Bury man Ray Honeyford feels his views have now been "justified" in a long-awaited race relations report about the riot-hit city of Braford, West Yorkshire.
His articles on multi-racial education in a right-wing journal cost him his job in Bradford in 1985 amid massive publicity from the national media.
But he says his opinions seem to have striking similarities with some of those just published by Lord Herman Ouseley, the former head of the Commission for Racial Equality.
"I got it right," said Mr Honeyford, of Wragby Close, Bury.
The former headteacher turned political theorist declared: "In a way I feel vindicated. The report justifies what I have been saying all these years. I am struck by the irony of it all."
Mr Honeyford, 67, said there was "a high probability" that the recent disturbances in Bradford may not have taken place if his controversial ideas had been given a trial run in the 1980s. Between 1982 and 1985 Mr Honeyford was vehemently criticised over his opposition to Bradford's multi-cultural education policy.
During that period Mr Honeyford wrote a number of letters and articles criticising Bradford City Council's policy to educate children from ethnic minorities according to their own culture at their local schools. Mr Honeyford considered such policies would create division between the Asian and English communities.
Accusations that he was racially prejudiced and a torrent of personal abuse and harassment forced him to retire early in December 1985 for the sake of his family.
In 1991 Mr Honeyford accepted £20,000 libel damages over an article in a Commission for Racial Equality pamphlet which he said accused him of spreading racism after making speeches at universities.

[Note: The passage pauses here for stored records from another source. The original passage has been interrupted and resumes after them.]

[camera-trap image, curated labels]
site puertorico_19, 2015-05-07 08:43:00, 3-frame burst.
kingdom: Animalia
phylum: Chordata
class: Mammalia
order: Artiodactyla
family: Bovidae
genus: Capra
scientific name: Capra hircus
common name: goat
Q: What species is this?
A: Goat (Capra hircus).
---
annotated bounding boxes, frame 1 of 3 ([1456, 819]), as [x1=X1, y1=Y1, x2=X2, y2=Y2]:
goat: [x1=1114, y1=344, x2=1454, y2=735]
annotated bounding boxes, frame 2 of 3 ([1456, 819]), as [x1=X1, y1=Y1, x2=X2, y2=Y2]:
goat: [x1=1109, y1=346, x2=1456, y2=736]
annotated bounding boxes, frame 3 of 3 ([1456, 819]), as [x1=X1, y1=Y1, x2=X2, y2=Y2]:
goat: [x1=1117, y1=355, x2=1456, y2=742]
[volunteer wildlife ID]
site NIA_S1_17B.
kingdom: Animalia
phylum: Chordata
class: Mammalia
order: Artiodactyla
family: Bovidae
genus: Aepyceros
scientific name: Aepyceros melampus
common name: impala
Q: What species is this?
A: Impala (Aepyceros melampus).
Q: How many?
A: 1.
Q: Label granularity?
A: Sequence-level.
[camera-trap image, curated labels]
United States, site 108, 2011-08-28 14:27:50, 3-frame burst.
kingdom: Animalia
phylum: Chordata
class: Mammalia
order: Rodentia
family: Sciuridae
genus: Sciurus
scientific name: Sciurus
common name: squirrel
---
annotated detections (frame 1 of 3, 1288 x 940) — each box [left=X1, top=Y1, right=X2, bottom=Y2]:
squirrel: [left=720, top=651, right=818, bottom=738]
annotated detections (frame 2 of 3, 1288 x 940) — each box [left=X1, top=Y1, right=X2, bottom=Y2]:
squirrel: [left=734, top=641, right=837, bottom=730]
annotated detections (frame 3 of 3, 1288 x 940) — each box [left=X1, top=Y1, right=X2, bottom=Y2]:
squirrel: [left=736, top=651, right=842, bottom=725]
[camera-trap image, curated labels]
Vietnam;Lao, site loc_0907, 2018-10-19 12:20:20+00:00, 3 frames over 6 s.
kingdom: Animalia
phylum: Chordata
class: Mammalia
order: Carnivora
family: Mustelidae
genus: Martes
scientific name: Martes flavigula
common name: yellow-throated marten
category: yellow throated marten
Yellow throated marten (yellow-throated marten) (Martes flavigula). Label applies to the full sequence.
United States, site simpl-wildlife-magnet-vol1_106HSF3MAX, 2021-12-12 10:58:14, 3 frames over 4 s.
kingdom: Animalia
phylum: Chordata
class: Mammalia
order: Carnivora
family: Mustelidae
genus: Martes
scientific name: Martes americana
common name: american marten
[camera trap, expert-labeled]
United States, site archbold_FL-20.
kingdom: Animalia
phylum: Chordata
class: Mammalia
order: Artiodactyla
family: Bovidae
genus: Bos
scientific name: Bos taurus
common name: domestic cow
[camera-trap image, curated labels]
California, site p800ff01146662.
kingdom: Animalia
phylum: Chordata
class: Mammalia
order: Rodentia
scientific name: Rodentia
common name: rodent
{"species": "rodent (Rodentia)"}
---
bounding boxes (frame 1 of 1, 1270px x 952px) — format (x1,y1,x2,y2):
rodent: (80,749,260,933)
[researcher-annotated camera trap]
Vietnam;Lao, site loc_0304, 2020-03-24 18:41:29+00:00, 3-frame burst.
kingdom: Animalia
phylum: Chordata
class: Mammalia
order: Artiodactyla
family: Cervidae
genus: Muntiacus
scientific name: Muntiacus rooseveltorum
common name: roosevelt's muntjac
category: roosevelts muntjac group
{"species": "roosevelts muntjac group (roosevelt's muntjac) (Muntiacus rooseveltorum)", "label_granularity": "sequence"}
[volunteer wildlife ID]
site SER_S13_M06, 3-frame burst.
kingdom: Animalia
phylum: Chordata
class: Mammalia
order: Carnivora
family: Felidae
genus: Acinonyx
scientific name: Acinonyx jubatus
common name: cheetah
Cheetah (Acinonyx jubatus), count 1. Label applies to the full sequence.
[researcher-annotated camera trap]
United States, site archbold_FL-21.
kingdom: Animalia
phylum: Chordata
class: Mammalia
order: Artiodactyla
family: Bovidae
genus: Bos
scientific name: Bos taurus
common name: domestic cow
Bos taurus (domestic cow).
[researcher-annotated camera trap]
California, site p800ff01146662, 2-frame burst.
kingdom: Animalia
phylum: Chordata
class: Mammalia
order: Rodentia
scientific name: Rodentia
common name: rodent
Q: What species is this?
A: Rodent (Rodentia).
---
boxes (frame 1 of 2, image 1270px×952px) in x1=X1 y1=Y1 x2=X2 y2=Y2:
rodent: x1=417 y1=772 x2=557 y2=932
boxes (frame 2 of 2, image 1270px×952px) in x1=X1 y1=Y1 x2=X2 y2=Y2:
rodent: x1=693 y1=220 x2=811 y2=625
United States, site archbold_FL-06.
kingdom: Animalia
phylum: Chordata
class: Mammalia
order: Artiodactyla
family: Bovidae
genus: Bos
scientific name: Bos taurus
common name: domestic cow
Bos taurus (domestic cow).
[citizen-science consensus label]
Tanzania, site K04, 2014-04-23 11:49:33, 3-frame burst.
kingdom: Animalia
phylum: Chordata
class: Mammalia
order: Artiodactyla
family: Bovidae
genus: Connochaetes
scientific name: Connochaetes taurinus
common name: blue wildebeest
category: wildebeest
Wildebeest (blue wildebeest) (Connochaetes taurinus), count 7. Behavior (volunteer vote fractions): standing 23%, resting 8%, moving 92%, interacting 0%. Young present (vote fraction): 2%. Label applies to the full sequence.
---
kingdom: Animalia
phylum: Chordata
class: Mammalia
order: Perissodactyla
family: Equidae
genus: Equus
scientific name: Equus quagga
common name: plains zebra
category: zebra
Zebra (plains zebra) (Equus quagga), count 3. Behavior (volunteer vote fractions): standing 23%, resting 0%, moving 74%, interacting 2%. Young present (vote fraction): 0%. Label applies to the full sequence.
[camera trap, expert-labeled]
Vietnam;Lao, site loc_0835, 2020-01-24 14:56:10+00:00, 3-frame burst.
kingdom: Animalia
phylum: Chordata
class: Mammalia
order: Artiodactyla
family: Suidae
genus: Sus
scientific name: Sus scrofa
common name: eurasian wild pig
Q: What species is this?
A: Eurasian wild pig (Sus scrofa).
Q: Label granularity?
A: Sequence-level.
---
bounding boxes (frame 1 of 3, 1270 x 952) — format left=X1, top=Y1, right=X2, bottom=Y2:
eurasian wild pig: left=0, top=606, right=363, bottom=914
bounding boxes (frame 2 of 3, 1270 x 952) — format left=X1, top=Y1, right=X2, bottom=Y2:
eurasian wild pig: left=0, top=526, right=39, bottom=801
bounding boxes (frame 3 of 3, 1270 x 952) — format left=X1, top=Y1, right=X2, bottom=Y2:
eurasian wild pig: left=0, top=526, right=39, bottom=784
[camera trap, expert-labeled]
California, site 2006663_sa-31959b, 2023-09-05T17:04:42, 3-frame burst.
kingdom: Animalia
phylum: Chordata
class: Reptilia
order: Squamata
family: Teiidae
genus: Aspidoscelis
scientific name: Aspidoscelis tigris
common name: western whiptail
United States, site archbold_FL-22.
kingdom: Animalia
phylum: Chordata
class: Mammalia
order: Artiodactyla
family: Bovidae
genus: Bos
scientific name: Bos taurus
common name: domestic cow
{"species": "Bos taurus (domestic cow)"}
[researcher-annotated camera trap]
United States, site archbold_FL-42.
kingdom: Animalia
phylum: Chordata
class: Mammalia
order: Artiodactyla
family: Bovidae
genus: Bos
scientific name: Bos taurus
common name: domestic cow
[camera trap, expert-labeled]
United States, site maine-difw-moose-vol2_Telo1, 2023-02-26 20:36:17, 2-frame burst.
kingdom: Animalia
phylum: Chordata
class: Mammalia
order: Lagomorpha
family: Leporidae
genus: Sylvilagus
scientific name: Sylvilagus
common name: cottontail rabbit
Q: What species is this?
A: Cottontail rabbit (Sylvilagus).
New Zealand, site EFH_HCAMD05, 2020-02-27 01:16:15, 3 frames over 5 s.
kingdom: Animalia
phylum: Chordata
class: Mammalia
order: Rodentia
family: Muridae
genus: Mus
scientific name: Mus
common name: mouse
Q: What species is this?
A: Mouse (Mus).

"No-one listened to me at the time," said Mr Honeyford, who was in charge of Drummond Middle School. The school was in the heart of the Manningham area of the city with more than 80 per cent of its pupils Asian.
Bradford has since abolished middle schools, but Mr Honeyford said the comprehensive school in the same area does not have any white children.
Mr Honeyford, who now works as a freelance journalist, believed schools should have a more mixed population.
He said he was in favour of transporting youngsters from inner city areas to more affluent areas of the city to strike a more balanced population of youngsters from different cultures.
"The cultures have not been mixing and that creates tension," he said.
"Some Asian children go to Asian schools and live in Asian areas and have never had a friend who is white. Better integration was needed.
"It's no coincidence this (the rioting) has happened now."
Mr Honeyford said he was sad to read of the riots in Bradford, adding: "It was predictable and now I feel frustrated because no-one listened to me."
After he left his post in Bradford, loyal Bury FC fan Mr Honeyford became a Conservative councillor for the St Mary's ward in Prestwich in 1988 but stood down in 1992.
In the late 1990s, he wrote a book entitled The Commission for Racial Equality: British Bureaucracy and the Multi-Ethnic Society.